Etienne Hubert, greffier, termine alors son
procès-verbal(1).
"A ces causes et de concert avec Messieure les officiers municipaux,
nous célébrerons dans notre église, demain lundi onze du courant, à onze
heures précises, un service solennel pour le repos de l'âme d'Honoré
Riqueti Mirabeau, lequel sera annoncé la veille et le jour par le son des
cloches et au son du tambour, et ausquel service vous êtes invités et
priés d'assister. J'ose me flatter qu'aucun de vous n'y manquera autant
que faire se poura, afin de joindre vos prières aux miennes, en
reconnaisance des services essentiels qui la rendu et qu'il rend encore
par l'organe de nos augustes représentants.
J'invite aussi la garde nationale de cette paroisse à se réunir sous les
ordres de Monsieur Monnay, contrôleur du canal du Loing, leur commendant,
reconnu parfait patriote, pour assister à cette lugubre et patriotique
seremonnie.
Fait, clos, et arrêté se jour et an que dessu (2)".
Mirabeau dont les restes reçurent les honneurs du Panthéon en 1791, sera
le 10 septembre 1792, pendu en effigie Place de Grève.
Le 1er avril 1792, François Guéneau est élu aumônier de la garde nationale
par l'assemblée de la commune. Les idées révolutionnaires commencent à
agiter le pays, semant la discorde parmi les paroissiens.
"Avancé en âge, il éprouvait dans l'accomplissement de son ministère,
des difficultés croissantes. Il se démit de sa cure au mois de novembre
suivant et quitta la paroisse. Quelques semaines après, il était remplacé
par le citoyen Jacquinet prêtre constitutionnel".

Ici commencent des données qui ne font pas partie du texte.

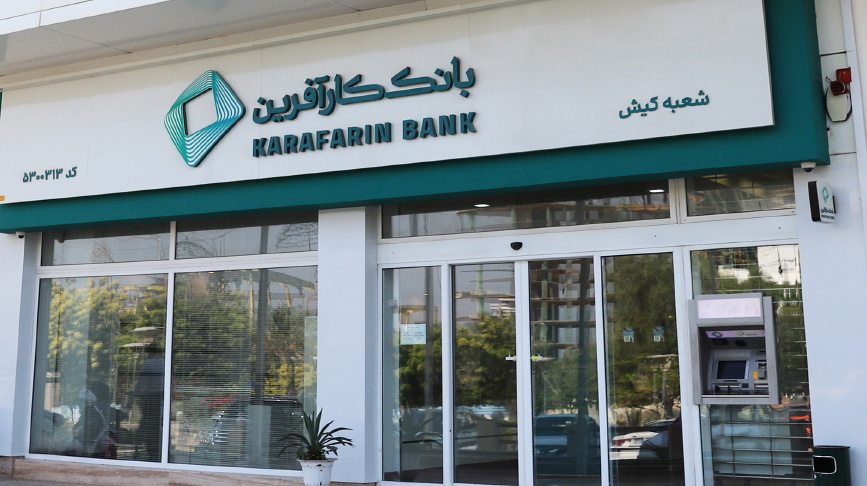 ساعت کاری جدید بانک کارآفرین شعبه کیش اعلام شد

Guéneau avait été nommé le 1er novembre 1792 à la cure d'Auxy près de
Beaune-en-Gâtinais. Avait-il fait l'objet d'une mutation d'office ? Si
rien ne permet de le dire, on a tout lieu de le croire ! Toujours est-il,
qu'en cette fin d'année 1792, ses relations avec des membres de la
municipalité deviennent moins cordiales pour ne pas dire envenimées.
Il s'en plaint d'ailleurs au travers d'une lettre qu'il adresse dès son
arrivée à Auxy au Ministre de l'Intérieur, qui la transmet au district de
Montargis le 12 novembre (3).
"Je vous envoie un mémoire du Sieur Guéneau, ci-devant curé de Nargis,
par lequel il expose qu'ayant été nommé par l'assemblée électorale à la
cure d'Auxy, il s'est absenté quelques jours de Nargis pour vaquer à ses
affaires; qu'y étant revenu pour faire enlever ses meubles, il a trouvé sa
maison gardée par deux particuliers de Toury, qui lui ont dit qu'ils y
avaient été mis par ordre de la municipalité de Nargis; que sur les
représentations qu'il a faites à cette municipalité de sa conduite, elle
lui a laissé enlever ses meubles, en l'obligeant à signer un acte par
lequel il s'est soumis à faire remettre à ses frais, une alcôve, des
armoires et des placards qu'il avait fait déplacer pour les emporter comme
objets à lui appartenant, les ayant racheté à son prédécesseur.
Il réclame contre cet acte qu'il prétend qu'on lui a a fait souscrire les
armes à la main".
La municipalité avait pour sa part adressé au district deux procès-verbaux
de l'affaire, datés des 28 et 29 septembre. Le 13 décembre, ce même
district répond qu'il "estime que les plaintes de ce curé contre la
municipalité et contre la garde nationale de Nargis, sont non seulement
sans fondement, mais ils peuvent être rétorqués contre lui".
Guéneau se trouvait débouté de sa demande et s'installait à Auxy. Quelques
temps auparavant, en juin, alors qu'il est encore curé de Nargis, un fait
parisien et sa conduite vont provoquer sa mise à l'écart de la paroisse,
certainement sa "mutation" à Auxy, puis son arrestation.